Document passage —
· · · ·

Goats – handling
Information about handling, training and showing goats.
Schools that keep goats must have the use of suitably constructed yards and a race. These yards and race may be portable but must be solid in construction and erected in a way to be safe for both humans and goats.
Fences, gateways, gates and all facilities used to handle goats must be constructed and maintained to reduce the risk of injury.
Goats must not be lifted off the ground by only one leg, or by the head, ears, horns, neck, tail or fleece, unless in an emergency.
Goats that are not standing must not be dragged by only one leg, ears, tail or fleece, unless in an emergency.
If a dog is used with goats, then it must be under control of the teacher, farm assistant or person in charge of the activity, at all times. If the dog habitually bites goats it must be muzzled while working goats.

· · · ·

Raw data —

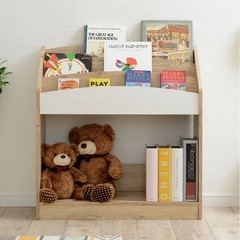 絵本棚・おもちゃ収納の画像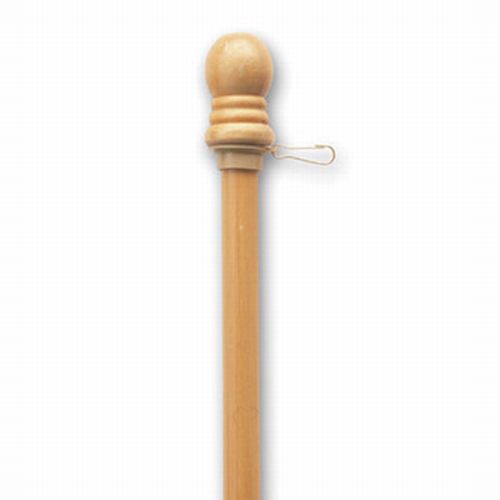 Wooden 8' x 1" 2-Piece Flagpole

· · · ·

From the goat-handling guidance, copy word for word the part that opens with the words containing "Schools that keep" and closes with "risk of injury.".

Answer section —
Schools that keep goats must have the use of suitably constructed yards and a race. These yards and race may be portable but must be solid in construction and erected in a way to be safe for both humans and goats.
Fences, gateways, gates and all facilities used to handle goats must be constructed and maintained to reduce the risk of injury.